Un autre jour, plus récemment, je reçois un mail d’une jeune fille allemande, que j’avais vue il y a un an, rapidement. Elle avait cherché à découvrir mon signe zodiacal ; elle en a proposé un, échec, puis un autre, échec ; je lui dis finalement, elle dit en gros : ah, oui, c’était ça. Elle dit qu’elle a une sensibilité spéciale pour cela. Qu’on ne se méprenne pas : c’est une fille intelligente et très sensible en effet, sur le plan humain. Mais… astrologue. C’est à dire, utilisant ce filtre, et disant : c’est avec que je vois le mieux. Elle m’envoie donc, dans ce mail, les instructions pour la nouvelle année du Dalaï-Lama en personne. Qu’il faut s’aimer, soi, les autres, être en harmonie, ne pas oublier de faire le vide etc. Rien de méchant ni de nocif là-dedans. Mais… je suis français, je me sens bien, placé dans la tradition des philosophes et de la pensée libre ; des exemples, mais pas d’Autorités. Voir sur ce sujet ce qu’en a dit untel, mais pas recopier mot pour mot ; ou, recopier, si cela semble totalement juste ; mais avant, réviser, ou après, compléter. Alors, je devrais faire ce que dit le Dalaï-Lama (avec lequel je suis en gros en accord), parce qu’il le dit ?
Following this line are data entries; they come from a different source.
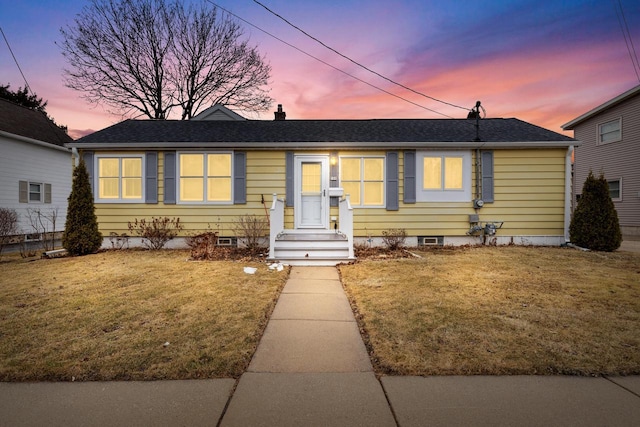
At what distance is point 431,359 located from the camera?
283cm

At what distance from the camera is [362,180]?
32.2ft

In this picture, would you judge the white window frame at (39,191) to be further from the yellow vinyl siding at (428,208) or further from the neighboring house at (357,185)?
the yellow vinyl siding at (428,208)

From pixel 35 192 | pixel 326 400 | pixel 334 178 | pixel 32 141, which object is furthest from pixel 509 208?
pixel 35 192

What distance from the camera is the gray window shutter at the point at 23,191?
1390cm

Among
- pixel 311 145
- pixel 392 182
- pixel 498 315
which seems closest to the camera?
pixel 498 315

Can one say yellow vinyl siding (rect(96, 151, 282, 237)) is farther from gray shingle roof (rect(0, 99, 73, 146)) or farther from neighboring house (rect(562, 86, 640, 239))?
neighboring house (rect(562, 86, 640, 239))

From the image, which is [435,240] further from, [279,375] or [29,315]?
[29,315]

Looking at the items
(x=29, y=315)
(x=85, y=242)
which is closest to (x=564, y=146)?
(x=29, y=315)

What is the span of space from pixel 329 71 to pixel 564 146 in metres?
8.56

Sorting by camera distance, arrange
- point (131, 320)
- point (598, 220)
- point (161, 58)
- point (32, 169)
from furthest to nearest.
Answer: point (161, 58) → point (32, 169) → point (598, 220) → point (131, 320)

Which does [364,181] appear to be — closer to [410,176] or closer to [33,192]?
[410,176]

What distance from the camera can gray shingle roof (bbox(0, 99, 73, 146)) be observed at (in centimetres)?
1397

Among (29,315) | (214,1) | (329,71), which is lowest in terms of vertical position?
(29,315)

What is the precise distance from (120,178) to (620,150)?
71.5 feet
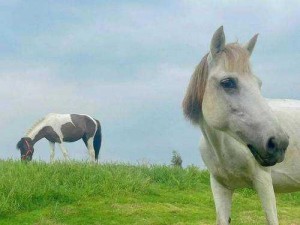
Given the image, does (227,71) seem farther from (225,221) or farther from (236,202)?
(236,202)

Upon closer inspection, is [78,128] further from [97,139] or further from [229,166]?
[229,166]

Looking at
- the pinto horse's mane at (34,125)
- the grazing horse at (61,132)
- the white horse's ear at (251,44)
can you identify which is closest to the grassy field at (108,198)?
the white horse's ear at (251,44)

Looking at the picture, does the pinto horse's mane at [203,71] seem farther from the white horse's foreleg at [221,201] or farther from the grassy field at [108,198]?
the grassy field at [108,198]

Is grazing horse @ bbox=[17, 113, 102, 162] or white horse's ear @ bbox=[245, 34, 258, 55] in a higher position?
white horse's ear @ bbox=[245, 34, 258, 55]

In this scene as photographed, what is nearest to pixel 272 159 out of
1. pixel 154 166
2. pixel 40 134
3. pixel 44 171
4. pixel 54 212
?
pixel 54 212

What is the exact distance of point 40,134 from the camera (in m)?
22.6

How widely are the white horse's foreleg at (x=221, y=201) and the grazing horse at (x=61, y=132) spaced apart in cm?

Il y avait une consigne à la fin des instructions du tibétain : supprimer ce message avant 96 heures, et il vous arrivera quelque chose d’heureux. J’ai supprimé en 5 secondes, – mais je n’attends rien de cela précisément.

Alors voilà. L’athéisme n’est certainement pas une chose très répandue ; ce qui domine, c’est sans doute, d’une part une indifférence religieuse floue, de l’autre une brumeuse croyance. Mais, si peu souvent une pensée bien mûrie. Moi, je sais pourquoi le christianisme (plutôt protestant) m’attirerait ; et je sais que je ne pourrai pas avoir la foi. En conséquence, je suis athée. Mais toute cette part de la croyance vague, du temps des sectes et des religions de supermarché ? Seigneur, pardonne tous ces fous qui se signent pêle-mêle devant charlatans-médicastres, astrologues, chamanes, gourous, prêtres, ministres, sorciers et guérisseurs. Une morale d’ici-bas et une bonne acceptation (nietzschéenne ?) du monde, ce n’est pas pour aujourd’hui, ce n’est pas pour demain.